(Consigne):
Écrivez la suite du récit sur Françoise de la Cour et ses enfants, en reprenant juste après sa dernière phrase.

Avec six enfants mineurs à élever (dont l'aîné n'avait que onze ans) et bientôt sept, lorsque celui qu'elle portait naîtrait au printemps prochain, Françoise de la Cour n'avait pas le droit de se laisser aller à son chagrin.

Aussi moins d'un mois plus tard réunissait-elle un conseil de famille et convoquait-elle à Saint-Ciers le sieur Quillard, notaire, afin de faire dresser l'inventaire détaillé des biens appartenant à la communauté, dans le souci « d'éviter tous les reproches qui pourraient lui être faits ».

Heureusement elle n'était pas dans le besoin. Du grandpère, négociant en vins à Rochefort, Jean-Jacques de Salomon avait gardé le sens des affaires ainsi qu'une confortable aisance. De son père, Jacques de Salomon, écuyer, conseiller secrétaire du Roy près la Cour du Parlement de Bordeaux, il tenait la seigneurie du Chastenet en Saint-Amant-de-Bonnieure, dans laquelle il avait placé un fermier efficace, et la seigneurie de Saint-Ciers dont il occupait le logis près de l'église paroissiale.

(Données disponibles):
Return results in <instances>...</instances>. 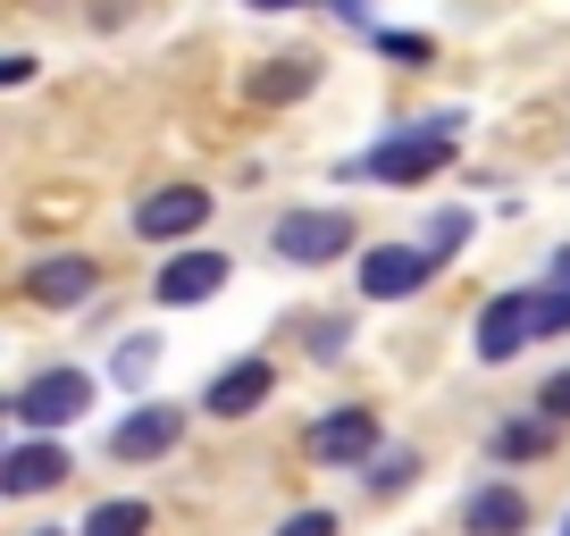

(Réponse):
Pendant trois semaines, d'environ 8 heures du matin à midi et de 2 heures de l'après-midi à la nuit tombante, le notaire inventoria les meubles et les objets, la vaisselle et les outils, le linge et les papiers.

Au total, c'est à la somme de 14.522 livres 18 sols et 7 deniers qu'il évalua la succession.

Les vêtements du « feu seigneur de Saint-Ciers » furent aussi estimés à l'exception de certains — plus faciles à transformer sans doute — gardés pour l'usage des mineurs.

Ainsi nous apprenons quelle pouvait être la garde-robe d'un gentilhomme angoumoisin qui, bien que d'une famille fraîchement anoblie n'en portait pas moins des armoiries « d'argent à une bande d'azur chargée de trois étoiles d'or accompagnée de six torteaux de gueules posés en orle, trois en chef et trois en pointe ».

Les vêtements de Jean-Jacques de Salomon étaient pour la plupart rangés dans les meubles de la grande salle du logis. Ainsi, dans « un armoire à deux battants et un tiroir dans le bas, de bois de noyer presque neuf et fermant de clef » étaient empilées pas moins de cent trente deux chemises de différentes toiles, « la majeure partie usées, les autres assez bonnes ».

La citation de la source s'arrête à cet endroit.